8,9 miliardi a favore di progetti per l'economia circolare

di Andrea Begnini

07/08/2023

8,9 miliardi a favore di progetti per l'economia circolare

8,9 miliardi per l'economia circolare, dalla biodegradazione della plastica al nylon riciclato dalle reti da pesca. Il risultato è emerso nell’ultimo incontro del gruppo di lavoro 5+1, formato da alcuni tra i principali Istituti di Promozione Nazionale europei tra cui Cassa Depositi e Prestiti (CDP), Bank Gospodarstwa Krajowego (BGK - Polonia), Gruppo Caisse des Dépôts (CDC - Francia), Instituto de Crédito Oficial (ICO - Spagna), Kreditanstalt für Wiederaufbau (KfW - Germania), insieme alla Banca Europea per gli Investimenti (BEI). L’impegno sul tema rientra nell’ambito dell’iniziativa JICE (Joint Initiative for Circular Economy), lanciata dal 5+1 nel 2019 con l’obiettivo di finanziare progetti di economia circolare per un valore di 10 miliardi di euro entro il 2023.

Alla fine del 2022 risultavano sostenuti progetti per un valore di 8,9 miliardi di euro in un'ampia gamma di settori, tra cui agricoltura, industria e servizi, mobilità, sviluppo urbano, gestione dei rifiuti e delle risorse idriche, coprendo tutte le fasi della catena del valore e del ciclo di vita di prodotti e servizi. In questo ambito, gli Istituti Nazionali di Promozione forniscono finanziamenti diretti, partecipazioni, garanzie e/o assistenza tecnica. Inoltre, sostengono iniziative innovative di finanziamento che favoriscano l’attrazione di risorse verso il settore privato, collaborando allo stesso tempo con la Commissione europea al fine di sviluppare modelli virtuosi e diffondere la cultura dell’economia circolare nel panorama imprenditoriale e finanziario europeo.

Ha spiegato Dario Scannapieco, Amministratore Delegato di CDP: “L'accelerazione della transizione ecologica in Italia è tra le principali priorità. Quest'anno, il 70% delle nostre risorse totali è stato mobilitato per progetti allineati agli Obiettivi di Sviluppo Sostenibile (SDG) ed è stata attribuita un'importanza strategica all'economia circolare, attraverso la promozione e il supporto di iniziative che prevedono l'innovazione di processi e prodotti nei metodi di riciclo. Sono tutte attività svolte con l'obiettivo principale di migliorare la competitività delle nostre imprese. Siamo fermamente convinti che per ottenere risultati importanti si debba lavorare insieme, e siamo lieti di rinnovare la nostra piena collaborazione nel JICE”.

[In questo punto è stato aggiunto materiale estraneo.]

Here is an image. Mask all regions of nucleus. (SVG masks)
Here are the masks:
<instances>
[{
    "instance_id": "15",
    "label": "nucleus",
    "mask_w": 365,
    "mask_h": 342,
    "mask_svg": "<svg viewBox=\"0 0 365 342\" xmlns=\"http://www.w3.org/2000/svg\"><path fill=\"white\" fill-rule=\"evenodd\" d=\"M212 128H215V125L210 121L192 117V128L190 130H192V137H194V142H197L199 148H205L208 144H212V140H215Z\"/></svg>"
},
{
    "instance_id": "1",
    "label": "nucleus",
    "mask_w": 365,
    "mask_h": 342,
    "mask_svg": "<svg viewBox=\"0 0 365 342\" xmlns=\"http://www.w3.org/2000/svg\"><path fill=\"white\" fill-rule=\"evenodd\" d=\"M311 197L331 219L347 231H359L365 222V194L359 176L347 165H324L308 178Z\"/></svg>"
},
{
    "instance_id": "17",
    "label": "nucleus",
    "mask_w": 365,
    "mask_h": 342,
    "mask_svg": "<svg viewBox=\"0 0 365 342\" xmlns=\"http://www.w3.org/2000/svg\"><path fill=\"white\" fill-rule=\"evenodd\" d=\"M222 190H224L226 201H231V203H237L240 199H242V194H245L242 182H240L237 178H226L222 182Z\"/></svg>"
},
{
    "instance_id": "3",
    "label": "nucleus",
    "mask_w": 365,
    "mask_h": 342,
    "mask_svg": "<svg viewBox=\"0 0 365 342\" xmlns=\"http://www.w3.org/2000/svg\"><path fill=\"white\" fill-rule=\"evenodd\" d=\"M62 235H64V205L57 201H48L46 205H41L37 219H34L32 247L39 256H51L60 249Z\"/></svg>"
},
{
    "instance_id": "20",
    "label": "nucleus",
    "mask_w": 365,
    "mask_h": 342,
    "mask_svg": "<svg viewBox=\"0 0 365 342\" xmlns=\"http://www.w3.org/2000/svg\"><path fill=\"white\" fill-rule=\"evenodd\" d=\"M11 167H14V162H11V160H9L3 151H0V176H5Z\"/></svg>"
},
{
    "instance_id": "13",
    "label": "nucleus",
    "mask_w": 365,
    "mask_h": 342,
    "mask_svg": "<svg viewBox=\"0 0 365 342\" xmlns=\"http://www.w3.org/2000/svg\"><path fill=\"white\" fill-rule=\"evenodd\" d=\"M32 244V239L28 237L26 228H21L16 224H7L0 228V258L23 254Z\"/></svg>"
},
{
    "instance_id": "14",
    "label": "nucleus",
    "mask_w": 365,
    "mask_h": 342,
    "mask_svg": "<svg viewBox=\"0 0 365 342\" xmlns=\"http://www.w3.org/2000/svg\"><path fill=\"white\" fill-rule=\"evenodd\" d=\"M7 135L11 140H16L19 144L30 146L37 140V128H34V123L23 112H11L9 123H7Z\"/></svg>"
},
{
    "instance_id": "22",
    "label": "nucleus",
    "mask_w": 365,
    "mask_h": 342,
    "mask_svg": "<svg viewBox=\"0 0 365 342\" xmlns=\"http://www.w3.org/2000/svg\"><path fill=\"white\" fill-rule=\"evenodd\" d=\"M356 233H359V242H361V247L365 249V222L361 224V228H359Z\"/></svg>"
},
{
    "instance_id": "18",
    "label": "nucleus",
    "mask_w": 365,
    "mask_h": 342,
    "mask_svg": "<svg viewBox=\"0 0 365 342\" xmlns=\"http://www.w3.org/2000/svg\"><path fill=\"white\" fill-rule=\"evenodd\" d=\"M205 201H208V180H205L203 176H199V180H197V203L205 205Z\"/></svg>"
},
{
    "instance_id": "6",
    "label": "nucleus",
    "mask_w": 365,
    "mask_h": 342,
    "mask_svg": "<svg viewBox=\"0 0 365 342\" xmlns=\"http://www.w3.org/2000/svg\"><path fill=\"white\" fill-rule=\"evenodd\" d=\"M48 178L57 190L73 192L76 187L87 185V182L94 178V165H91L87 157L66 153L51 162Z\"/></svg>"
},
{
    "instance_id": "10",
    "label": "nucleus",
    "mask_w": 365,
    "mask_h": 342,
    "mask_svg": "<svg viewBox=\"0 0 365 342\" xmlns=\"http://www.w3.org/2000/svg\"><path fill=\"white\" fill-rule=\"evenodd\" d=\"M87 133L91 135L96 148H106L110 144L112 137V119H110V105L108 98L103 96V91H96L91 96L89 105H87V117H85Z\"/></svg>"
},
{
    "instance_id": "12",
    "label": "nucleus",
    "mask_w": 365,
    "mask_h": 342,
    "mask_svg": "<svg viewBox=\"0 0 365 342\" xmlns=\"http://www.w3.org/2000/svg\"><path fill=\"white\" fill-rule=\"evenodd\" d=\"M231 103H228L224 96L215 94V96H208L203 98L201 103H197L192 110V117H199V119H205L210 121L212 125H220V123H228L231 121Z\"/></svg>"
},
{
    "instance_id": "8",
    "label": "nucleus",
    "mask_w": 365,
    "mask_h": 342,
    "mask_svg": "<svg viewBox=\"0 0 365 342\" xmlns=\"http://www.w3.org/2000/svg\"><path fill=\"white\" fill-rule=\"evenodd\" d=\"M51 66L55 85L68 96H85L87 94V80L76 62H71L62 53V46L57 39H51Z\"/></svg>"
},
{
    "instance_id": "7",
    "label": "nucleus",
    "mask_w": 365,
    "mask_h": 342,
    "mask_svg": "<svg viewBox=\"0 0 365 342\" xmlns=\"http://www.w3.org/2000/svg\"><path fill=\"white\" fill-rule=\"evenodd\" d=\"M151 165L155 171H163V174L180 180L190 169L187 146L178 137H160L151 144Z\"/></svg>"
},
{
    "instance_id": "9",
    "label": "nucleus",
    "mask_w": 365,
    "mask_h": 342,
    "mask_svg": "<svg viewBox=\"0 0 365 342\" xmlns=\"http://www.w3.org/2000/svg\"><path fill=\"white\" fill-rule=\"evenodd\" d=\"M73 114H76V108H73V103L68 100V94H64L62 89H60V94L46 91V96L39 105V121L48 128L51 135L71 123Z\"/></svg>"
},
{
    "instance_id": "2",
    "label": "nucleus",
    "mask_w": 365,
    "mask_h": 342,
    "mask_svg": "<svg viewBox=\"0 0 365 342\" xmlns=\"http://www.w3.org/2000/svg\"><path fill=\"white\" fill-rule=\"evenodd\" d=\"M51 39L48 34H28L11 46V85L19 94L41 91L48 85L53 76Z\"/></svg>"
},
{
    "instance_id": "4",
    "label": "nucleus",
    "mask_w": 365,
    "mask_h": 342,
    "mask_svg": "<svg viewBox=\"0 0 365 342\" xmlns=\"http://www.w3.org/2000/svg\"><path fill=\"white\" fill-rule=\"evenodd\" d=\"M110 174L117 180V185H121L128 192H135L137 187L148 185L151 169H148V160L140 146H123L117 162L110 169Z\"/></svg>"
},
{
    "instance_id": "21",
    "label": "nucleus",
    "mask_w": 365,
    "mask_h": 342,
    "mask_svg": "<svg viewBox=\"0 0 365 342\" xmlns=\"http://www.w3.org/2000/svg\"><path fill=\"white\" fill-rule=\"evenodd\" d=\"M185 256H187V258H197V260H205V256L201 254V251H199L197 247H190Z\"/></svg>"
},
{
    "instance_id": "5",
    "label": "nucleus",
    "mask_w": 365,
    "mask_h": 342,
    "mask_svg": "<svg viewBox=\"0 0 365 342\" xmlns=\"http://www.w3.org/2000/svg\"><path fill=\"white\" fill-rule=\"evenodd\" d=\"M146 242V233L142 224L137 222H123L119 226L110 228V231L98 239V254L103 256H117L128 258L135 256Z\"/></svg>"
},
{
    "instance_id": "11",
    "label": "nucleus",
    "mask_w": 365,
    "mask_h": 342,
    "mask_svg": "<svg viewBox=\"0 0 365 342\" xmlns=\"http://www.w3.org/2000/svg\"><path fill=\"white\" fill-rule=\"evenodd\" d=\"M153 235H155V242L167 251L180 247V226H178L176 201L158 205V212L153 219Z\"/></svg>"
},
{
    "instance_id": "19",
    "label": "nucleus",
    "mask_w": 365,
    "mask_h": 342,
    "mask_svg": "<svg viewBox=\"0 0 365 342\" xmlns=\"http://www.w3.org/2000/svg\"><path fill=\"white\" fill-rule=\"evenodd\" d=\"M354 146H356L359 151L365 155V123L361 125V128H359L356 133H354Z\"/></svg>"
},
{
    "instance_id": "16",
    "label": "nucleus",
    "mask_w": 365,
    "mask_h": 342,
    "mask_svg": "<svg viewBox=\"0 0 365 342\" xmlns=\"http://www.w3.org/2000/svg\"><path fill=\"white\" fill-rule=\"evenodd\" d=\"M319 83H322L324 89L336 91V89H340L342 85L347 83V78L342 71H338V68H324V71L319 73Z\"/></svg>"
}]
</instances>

Tra le aziende e i progetti sostenuti di recente nell'ambito dell'economia circolare, Essity è un'azienda che si occupa di igiene e salute e che produce carta igienica dalla paglia: con sede a Mannheim, in Germania, mira a ridurre le proprie emissioni di CO2 di almeno il 35% entro il 2030. La rinuncia al legno garantisce una maggiore efficienza delle risorse e dell'energia, oltre a ridurre le distanze di trasporto. Carbios è, invece, un'azienda biotecnologica francese che sviluppa e industrializza soluzioni per reinventare il ciclo di vita della plastica e dei tessuti, dal bioriciclaggio del PET alla biodegradazione del PLA.

Saviola Holding è un'azienda italiana che partecipa all'economia circolare producendo pannelli truciolari e mobili con legno riciclato. Casse, pallet, mobili dismessi e scarti di giardino entrano negli stabilimenti di Saviola per essere puliti, sminuzzati e pressati in nuovi pannelli di legno riciclato al 100%. Ogni anno, i suoi prodotti salvano quasi 3 milioni di alberi. 

Humana Fundación contribuisce alla conservazione dell'ambiente attraverso il riutilizzo dei tessuti, mentre Aquafil è un produttore globale di fibre e polimeri di poliammide con sede in Italia. I suoi processi produttivi sono guidati dall'innovazione e dalla sostenibilità, anche grazie a procedure rigenerative di economia circolare. La ricerca dell'azienda si concentra sulla ricerca di nuovi materiali, tecnologie e iniziative di innovazione di prodotto per avviare la produzione di nylon con materiali rinnovabili anziché con fonti fossili. È il caso di Econyl, un filo di nylon ricavato da reti da pesca riciclate, scarti di tessuti sintetici e rifiuti plastici industriali e utilizzato come materia prima nella produzione di capi di abbigliamento.

Elemental è, ancora, una holding polacca che recupera metalli strategici e rari per l'industria in modo sostenibile ed ecologico. È leader nel trattamento di rifiuti di apparecchiature elettriche ed elettroniche, convertitori autocatalitici, circuiti stampati e metalli non ferrosi.